Chateau Couronneau, Bordeaux blanc 2006 (50% sauvignon blanc, 50% sauvignon gris, élevé en cuve): nez expressif sur les fleurs blanches et les agrumes. Bouche ample et fraîche, avec de la rondeur. Christophe m'explique que c'est un vin qui gagne à vieillir car la sauvignon gris met du temps à s'exprimer. Il apporte alors une complexité rare dans les bordeaux blancs...
L'Ecuyer 2004: nez sur la mure et la truffe. Bouche de bonne ampleur, avec du fruit et des tannins légers. La finale est un peu asséchante. Pour Christophe, ça ne s'améliorera plus: cette entrée de gamme est faite pour être bue dans les 2-3 ans sur le fruit et pas pour vieillir.
L'Ecuyer 2005: nez bien mûr. Bouche moelleuse, fruitée, d'un bel équilibre. Finale assez courte. Sympa.
Château Couronneau 2005: beau nez sur les fruits noir bien mûrs et les épices. Bouche ronde, ample, mûre, d'une bonne richesse, avec des tannins enveloppés s'affermissant en final. Quand il aura "digéré" sa mise en bouteille, ce sera un beau vin!
Château Couronneau "Pierre de Cartier" 2005: nez envoûtant entre la crème de fruits noirs, le benjoin et les épices exotiques.
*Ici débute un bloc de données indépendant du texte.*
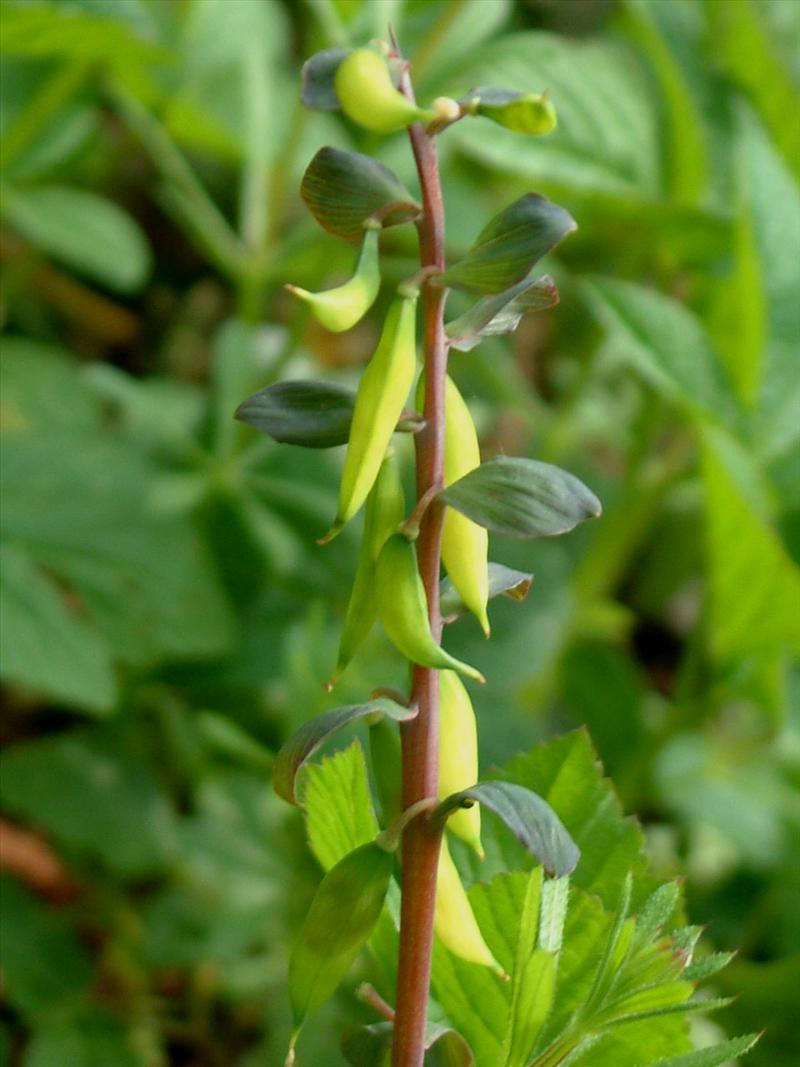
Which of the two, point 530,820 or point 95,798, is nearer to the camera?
point 530,820

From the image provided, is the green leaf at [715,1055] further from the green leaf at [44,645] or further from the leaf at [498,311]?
the green leaf at [44,645]

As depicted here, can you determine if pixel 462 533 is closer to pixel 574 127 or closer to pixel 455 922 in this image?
pixel 455 922

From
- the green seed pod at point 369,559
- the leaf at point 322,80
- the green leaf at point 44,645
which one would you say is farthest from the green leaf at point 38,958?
the leaf at point 322,80

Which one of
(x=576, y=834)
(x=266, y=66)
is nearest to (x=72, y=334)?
(x=266, y=66)

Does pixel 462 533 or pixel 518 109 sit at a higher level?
pixel 518 109

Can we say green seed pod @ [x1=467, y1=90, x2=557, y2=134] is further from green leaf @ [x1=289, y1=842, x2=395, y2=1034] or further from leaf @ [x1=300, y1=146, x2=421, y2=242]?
green leaf @ [x1=289, y1=842, x2=395, y2=1034]

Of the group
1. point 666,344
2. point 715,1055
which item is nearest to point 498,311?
point 715,1055

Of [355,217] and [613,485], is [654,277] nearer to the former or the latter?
[613,485]

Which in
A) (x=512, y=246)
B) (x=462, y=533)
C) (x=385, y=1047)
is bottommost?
(x=385, y=1047)
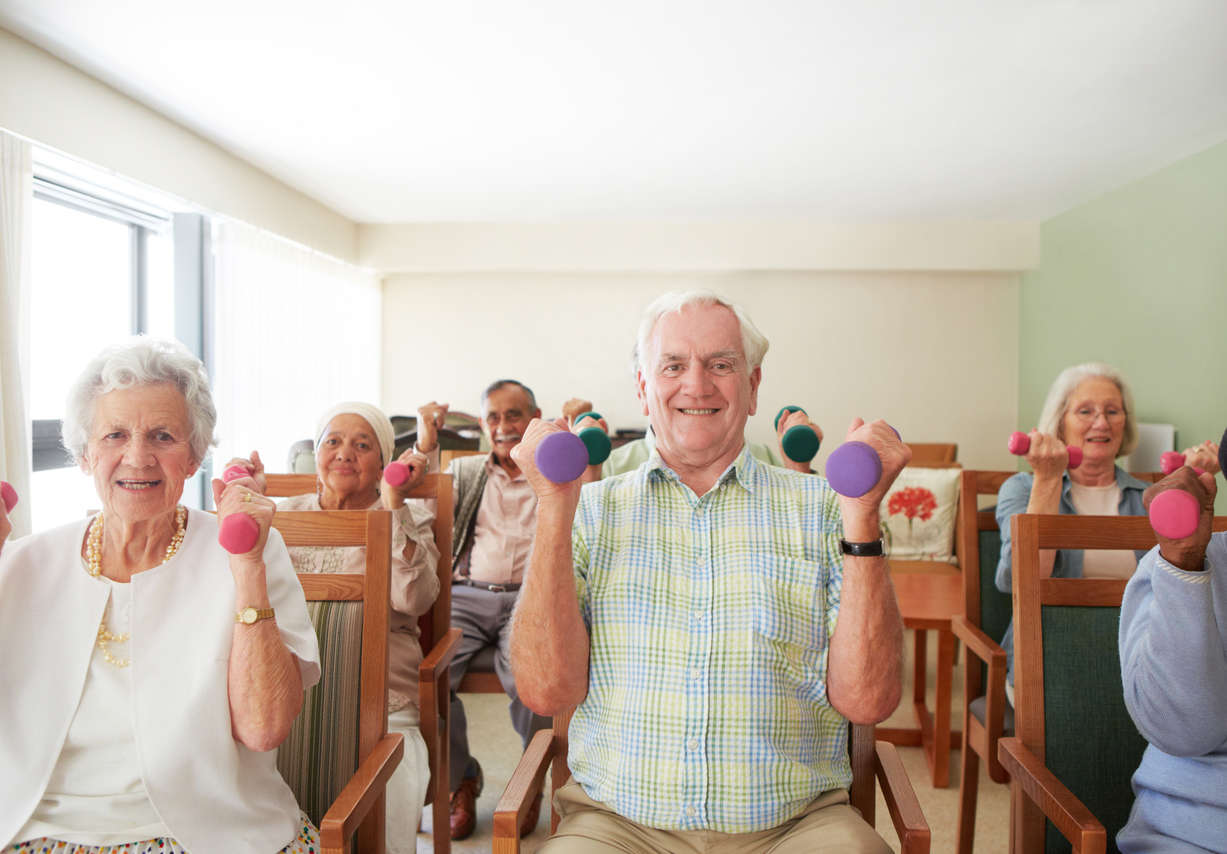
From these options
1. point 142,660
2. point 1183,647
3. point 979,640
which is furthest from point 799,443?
point 142,660

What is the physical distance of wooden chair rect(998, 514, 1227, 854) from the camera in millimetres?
1496

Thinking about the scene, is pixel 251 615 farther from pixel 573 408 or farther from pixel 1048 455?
pixel 1048 455

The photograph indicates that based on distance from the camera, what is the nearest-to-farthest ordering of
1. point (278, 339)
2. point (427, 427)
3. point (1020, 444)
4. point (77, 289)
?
point (1020, 444) → point (427, 427) → point (77, 289) → point (278, 339)

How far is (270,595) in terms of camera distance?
134cm

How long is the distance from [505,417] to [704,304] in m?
1.79

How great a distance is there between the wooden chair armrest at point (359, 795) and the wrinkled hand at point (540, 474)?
0.55m

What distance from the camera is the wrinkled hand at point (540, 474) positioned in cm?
130

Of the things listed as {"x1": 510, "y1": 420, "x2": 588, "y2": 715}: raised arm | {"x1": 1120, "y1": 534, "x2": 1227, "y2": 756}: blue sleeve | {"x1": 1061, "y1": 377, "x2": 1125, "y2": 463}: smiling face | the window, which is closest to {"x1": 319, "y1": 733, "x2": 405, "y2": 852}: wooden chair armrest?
{"x1": 510, "y1": 420, "x2": 588, "y2": 715}: raised arm

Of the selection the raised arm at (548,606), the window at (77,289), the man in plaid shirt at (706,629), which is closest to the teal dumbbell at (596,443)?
the man in plaid shirt at (706,629)

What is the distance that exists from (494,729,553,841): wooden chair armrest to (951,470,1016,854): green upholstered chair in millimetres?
1212

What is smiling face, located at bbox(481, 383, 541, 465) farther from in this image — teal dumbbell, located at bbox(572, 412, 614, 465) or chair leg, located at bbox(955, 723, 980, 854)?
chair leg, located at bbox(955, 723, 980, 854)

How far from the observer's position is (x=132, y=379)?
1339 millimetres

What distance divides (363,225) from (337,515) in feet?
15.8

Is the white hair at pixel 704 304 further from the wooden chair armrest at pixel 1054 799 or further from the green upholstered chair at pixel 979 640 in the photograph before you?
the green upholstered chair at pixel 979 640
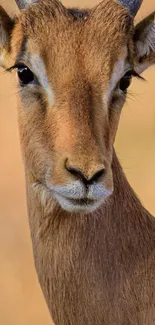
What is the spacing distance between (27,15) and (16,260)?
25.1ft

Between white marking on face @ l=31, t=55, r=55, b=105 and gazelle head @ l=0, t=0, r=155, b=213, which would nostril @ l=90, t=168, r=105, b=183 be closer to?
gazelle head @ l=0, t=0, r=155, b=213

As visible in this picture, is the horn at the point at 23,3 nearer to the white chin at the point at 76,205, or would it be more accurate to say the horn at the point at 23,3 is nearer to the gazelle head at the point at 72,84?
the gazelle head at the point at 72,84

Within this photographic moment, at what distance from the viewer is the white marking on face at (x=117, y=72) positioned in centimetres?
745

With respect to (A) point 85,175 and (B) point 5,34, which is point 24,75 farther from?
(A) point 85,175

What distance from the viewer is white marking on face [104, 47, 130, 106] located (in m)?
7.45

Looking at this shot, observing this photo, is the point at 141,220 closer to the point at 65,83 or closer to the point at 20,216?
the point at 65,83

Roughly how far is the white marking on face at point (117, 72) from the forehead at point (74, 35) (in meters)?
0.03

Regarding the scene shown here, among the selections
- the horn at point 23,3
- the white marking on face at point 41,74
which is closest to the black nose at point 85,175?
the white marking on face at point 41,74

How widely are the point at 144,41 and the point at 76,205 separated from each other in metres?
1.65

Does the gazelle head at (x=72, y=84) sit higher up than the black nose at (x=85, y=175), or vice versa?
the gazelle head at (x=72, y=84)

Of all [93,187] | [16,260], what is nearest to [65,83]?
[93,187]

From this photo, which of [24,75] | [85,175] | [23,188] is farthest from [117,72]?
[23,188]

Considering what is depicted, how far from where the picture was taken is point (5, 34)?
7.96 m

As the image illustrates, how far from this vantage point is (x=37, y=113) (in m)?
7.54
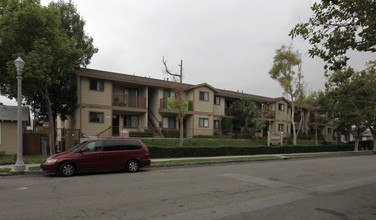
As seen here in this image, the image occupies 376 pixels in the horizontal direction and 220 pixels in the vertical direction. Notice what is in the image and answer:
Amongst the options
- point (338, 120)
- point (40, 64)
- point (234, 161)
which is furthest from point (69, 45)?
point (338, 120)

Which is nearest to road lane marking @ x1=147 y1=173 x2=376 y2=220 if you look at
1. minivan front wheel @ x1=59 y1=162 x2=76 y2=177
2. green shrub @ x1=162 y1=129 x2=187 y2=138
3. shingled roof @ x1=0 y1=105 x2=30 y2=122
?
minivan front wheel @ x1=59 y1=162 x2=76 y2=177

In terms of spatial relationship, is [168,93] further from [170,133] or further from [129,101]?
[170,133]

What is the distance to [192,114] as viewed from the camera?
28.2 m

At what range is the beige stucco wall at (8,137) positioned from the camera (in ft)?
58.3

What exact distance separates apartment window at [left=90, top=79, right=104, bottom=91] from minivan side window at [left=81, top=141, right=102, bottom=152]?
12412 millimetres

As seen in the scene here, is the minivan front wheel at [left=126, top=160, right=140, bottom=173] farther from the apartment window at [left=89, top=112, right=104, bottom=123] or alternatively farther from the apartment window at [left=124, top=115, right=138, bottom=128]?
the apartment window at [left=124, top=115, right=138, bottom=128]

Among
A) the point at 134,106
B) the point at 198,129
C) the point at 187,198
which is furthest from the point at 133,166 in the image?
the point at 198,129

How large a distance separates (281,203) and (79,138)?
16.7 m

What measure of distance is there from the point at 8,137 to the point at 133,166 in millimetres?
12022

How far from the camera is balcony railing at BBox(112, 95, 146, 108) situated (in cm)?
2409

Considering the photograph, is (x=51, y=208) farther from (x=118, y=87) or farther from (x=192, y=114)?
(x=192, y=114)

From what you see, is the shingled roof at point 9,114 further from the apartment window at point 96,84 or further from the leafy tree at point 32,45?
the apartment window at point 96,84

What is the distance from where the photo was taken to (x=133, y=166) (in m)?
12.0

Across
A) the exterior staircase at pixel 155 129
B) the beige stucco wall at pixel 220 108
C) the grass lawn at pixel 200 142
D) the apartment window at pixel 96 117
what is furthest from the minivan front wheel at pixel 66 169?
the beige stucco wall at pixel 220 108
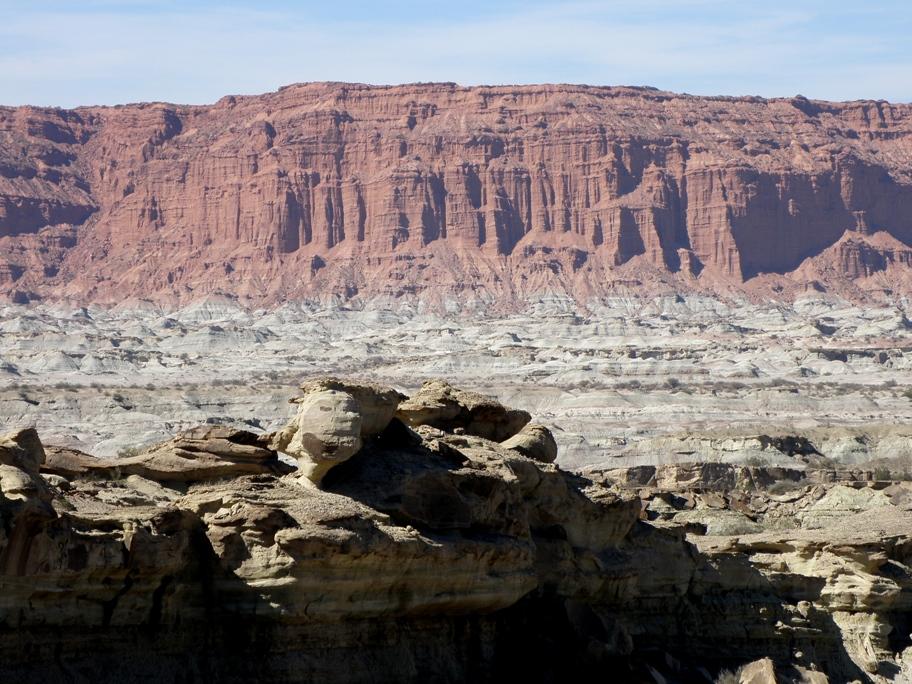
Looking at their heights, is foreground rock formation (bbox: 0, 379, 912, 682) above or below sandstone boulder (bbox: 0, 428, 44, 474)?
below

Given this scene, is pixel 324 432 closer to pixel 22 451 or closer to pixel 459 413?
pixel 22 451

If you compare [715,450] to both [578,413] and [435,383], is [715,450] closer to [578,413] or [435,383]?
[578,413]

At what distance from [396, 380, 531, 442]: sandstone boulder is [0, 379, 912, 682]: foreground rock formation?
41mm

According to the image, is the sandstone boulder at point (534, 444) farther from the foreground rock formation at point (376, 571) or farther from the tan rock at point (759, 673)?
the tan rock at point (759, 673)

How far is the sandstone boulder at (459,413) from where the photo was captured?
2538 centimetres

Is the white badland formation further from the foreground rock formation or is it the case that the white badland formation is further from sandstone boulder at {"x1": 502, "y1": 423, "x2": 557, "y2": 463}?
the foreground rock formation

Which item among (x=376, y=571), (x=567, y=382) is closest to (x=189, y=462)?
(x=376, y=571)

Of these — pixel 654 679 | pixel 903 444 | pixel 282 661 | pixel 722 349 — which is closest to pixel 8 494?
pixel 282 661

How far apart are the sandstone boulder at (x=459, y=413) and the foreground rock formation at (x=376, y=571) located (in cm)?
4

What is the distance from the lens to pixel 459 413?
2611cm

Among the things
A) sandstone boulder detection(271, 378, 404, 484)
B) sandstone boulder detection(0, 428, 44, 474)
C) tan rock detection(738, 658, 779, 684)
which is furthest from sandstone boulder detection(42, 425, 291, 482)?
tan rock detection(738, 658, 779, 684)

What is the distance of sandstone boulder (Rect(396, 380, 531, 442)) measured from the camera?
83.3 feet

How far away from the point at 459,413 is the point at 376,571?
719 centimetres

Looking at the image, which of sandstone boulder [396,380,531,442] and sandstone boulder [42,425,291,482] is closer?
sandstone boulder [42,425,291,482]
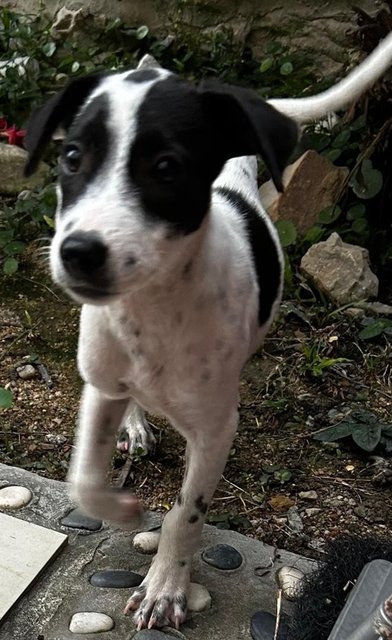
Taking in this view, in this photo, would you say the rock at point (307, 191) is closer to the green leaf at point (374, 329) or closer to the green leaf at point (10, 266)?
the green leaf at point (374, 329)

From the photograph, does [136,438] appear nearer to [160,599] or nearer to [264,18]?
[160,599]

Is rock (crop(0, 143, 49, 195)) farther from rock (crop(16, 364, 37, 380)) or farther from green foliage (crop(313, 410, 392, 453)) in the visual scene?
green foliage (crop(313, 410, 392, 453))

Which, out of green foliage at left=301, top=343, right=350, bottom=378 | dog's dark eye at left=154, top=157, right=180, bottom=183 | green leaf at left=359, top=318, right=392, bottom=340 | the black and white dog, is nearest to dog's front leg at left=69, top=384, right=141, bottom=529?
the black and white dog

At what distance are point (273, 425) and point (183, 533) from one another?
1016 mm

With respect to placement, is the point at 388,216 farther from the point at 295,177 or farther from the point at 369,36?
the point at 369,36

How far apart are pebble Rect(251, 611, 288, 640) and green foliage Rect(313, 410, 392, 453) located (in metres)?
Answer: 0.93

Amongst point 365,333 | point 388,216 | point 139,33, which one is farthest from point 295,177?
point 139,33

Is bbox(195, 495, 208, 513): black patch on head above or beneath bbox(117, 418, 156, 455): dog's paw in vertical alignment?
above

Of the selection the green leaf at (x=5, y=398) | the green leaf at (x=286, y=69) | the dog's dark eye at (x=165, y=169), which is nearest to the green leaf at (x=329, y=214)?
the green leaf at (x=286, y=69)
Bouche puissante et riche, d'une grande profondeur, avec une matière presque crémeuse. Tannins très bien fondus. Finale noble et puissante: un très beau vin digne des meilleurs vins de la rive droite!
Je suis reparti ravi de cette visite: la propriété est magnifique, les vins d'un rapport qualité/prix renversants et les propriétaires d'une gentillesse et d'un dynamisme qui font plaisir à voir. Que du bonheur!